C’est le beau Jules qui a ouvert le bal. Pas Nicolas, non, Jules tout court. Pas comme Alex Toucourt, non Jules. Jules point barre si tu veux. Jules. C’est qu’il commence à parcourir le territoire de la chanson depuis un petit moment ce bestiau-là mine de rien. Trois albums à son actif, dont le dernier, Le Sale gosse, avec lequel il poursuit sa tournée actuelle, parcourant l’hexagone avec son Vilain Orchestra qui l’accompagne. Cependant, hier, c’est du seul Pascal Lajoye que le Jules était accompagné.

Photo David Desreumaux
Photo David Desreumaux

On entend souvent dire que Jules est au croisement de la variété et de l’alternatif. Comme ça, dit sans ambages et sans jambages, ça semble ne pas tenir debout. Un peu casse-gueule comme formule. Pourtant, même si l’on n’apprécie pas beaucoup à Hexagone de suivre des formules déjà plus ou moins usitées, il faut admettre qu’il y a quelque chose de cet ordre-là chez ce compatriote Cergyssois des Ogres de Barback. Mais les croisements ne donnent pas toujours des choses bâtardes et ce qui ressort de l’alchimie julienne n’est qu’enfant légitime ! Pas une espèce de popote bricolée sur le coin de la table mais plutôt de l’authentique qui ne se définit pas en tant que frontière, ni en tant qu’univers. Jules fait ce qu’il a envie de faire, construit une œuvre sur son naturel propre.

Et son naturel, quel est-il ? « Musicalement, je viens de l’école alternative de la Mano Negra. J’aime le côté bestial de la scène, avoir ce besoin d’exulter. » déclarait-il récemment au journal Nord-Littoral. C’est exactement cela que le public de Bobigny a pu ressentir jeudi dernier. Un show-man doublé d’un rockeur de variété. Jules maitrise parfaitement son sujet scénique. Il est drôle, touchant, sait titiller les consciences politiques et musicalement, c’est fichtrement bien gaulé ! Mal barré, Thérèse et « le tube de l’été 2016 » C’est cher mais c’est bon sont de véritables tubes en puissance. Puissants en tout cas. Tout comme l’est Jules sur scène. A voir absolument.

◆ **Entrées enregistrées**
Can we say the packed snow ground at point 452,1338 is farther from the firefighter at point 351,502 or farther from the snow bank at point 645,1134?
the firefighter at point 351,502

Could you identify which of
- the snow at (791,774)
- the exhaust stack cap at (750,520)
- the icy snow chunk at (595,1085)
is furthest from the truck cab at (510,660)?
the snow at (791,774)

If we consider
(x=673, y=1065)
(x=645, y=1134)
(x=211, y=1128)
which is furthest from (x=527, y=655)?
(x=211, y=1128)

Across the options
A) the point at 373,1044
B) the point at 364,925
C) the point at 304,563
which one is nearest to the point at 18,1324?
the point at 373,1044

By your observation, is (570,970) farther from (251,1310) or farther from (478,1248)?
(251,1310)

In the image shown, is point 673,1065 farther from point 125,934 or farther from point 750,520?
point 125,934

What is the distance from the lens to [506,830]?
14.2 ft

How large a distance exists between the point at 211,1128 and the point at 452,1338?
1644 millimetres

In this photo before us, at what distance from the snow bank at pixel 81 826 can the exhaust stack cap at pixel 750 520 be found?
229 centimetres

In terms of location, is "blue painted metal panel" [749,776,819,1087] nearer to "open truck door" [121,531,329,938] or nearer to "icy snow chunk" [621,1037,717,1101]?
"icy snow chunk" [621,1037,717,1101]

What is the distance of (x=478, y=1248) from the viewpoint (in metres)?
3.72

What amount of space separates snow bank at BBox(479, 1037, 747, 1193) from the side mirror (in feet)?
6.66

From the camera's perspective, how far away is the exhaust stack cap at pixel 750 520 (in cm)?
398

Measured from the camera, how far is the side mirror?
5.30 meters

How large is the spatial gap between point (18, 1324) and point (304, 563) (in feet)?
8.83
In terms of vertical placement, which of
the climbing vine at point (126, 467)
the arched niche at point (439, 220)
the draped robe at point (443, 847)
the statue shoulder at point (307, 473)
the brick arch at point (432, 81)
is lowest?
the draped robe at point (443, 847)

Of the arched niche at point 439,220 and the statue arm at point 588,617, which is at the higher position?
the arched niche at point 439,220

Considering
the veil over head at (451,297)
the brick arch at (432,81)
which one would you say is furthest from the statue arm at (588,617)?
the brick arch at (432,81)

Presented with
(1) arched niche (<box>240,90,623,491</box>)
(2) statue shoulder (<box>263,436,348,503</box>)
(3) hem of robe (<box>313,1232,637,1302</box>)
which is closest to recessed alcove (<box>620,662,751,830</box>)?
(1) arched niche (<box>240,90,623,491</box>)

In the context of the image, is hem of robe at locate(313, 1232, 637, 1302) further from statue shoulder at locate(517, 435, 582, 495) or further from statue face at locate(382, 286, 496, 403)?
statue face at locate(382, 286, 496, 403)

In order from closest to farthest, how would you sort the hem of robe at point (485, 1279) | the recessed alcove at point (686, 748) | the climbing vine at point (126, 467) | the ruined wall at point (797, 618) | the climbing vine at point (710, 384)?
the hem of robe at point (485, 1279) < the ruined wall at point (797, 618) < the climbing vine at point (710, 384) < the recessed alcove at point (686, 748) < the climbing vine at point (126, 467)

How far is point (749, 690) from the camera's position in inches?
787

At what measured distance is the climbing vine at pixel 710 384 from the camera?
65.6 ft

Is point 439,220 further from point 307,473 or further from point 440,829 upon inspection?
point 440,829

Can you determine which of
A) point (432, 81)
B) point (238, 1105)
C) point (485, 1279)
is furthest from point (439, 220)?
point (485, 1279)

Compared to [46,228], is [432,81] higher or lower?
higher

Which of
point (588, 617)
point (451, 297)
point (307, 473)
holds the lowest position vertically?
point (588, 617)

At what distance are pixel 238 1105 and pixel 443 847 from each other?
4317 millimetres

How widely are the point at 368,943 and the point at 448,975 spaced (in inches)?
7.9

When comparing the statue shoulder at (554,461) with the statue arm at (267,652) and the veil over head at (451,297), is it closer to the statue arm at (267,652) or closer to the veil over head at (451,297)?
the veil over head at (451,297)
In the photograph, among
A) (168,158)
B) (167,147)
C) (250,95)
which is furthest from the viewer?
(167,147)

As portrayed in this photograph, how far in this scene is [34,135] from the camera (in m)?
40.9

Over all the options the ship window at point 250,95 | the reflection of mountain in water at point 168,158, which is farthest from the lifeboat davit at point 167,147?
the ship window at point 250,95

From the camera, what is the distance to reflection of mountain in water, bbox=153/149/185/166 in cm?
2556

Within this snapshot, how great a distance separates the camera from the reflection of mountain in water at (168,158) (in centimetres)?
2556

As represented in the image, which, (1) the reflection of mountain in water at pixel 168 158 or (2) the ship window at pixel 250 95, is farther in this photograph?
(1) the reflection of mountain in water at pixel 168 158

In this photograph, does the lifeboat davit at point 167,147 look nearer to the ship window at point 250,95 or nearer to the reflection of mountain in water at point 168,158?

◆ **CONSIGNES ÉCRITES**
- A) Recopiez le passage du texte sur Jules qui commence par « On entend souvent » et va jusqu'à « son naturel propre. ».
- B) Relevez dans la liste chaque ligne où figure le mot « ruined ».

◆ **RÉPONSES PAR CONSIGNE**
- A)
On entend souvent dire que Jules est au croisement de la variété et de l’alternatif. Comme ça, dit sans ambages et sans jambages, ça semble ne pas tenir debout. Un peu casse-gueule comme formule. Pourtant, même si l’on n’apprécie pas beaucoup à Hexagone de suivre des formules déjà plus ou moins usitées, il faut admettre qu’il y a quelque chose de cet ordre-là chez ce compatriote Cergyssois des Ogres de Barback. Mais les croisements ne donnent pas toujours des choses bâtardes et ce qui ressort de l’alchimie julienne n’est qu’enfant légitime ! Pas une espèce de popote bricolée sur le coin de la table mais plutôt de l’authentique qui ne se définit pas en tant que frontière, ni en tant qu’univers. Jules fait ce qu’il a envie de faire, construit une œuvre sur son naturel propre.

- B)
In order from closest to farthest, how would you sort the hem of robe at point (485, 1279) | the recessed alcove at point (686, 748) | the climbing vine at point (126, 467) | the ruined wall at point (797, 618) | the climbing vine at point (710, 384)?
the hem of robe at point (485, 1279) < the ruined wall at point (797, 618) < the climbing vine at point (710, 384) < the recessed alcove at point (686, 748) < the climbing vine at point (126, 467)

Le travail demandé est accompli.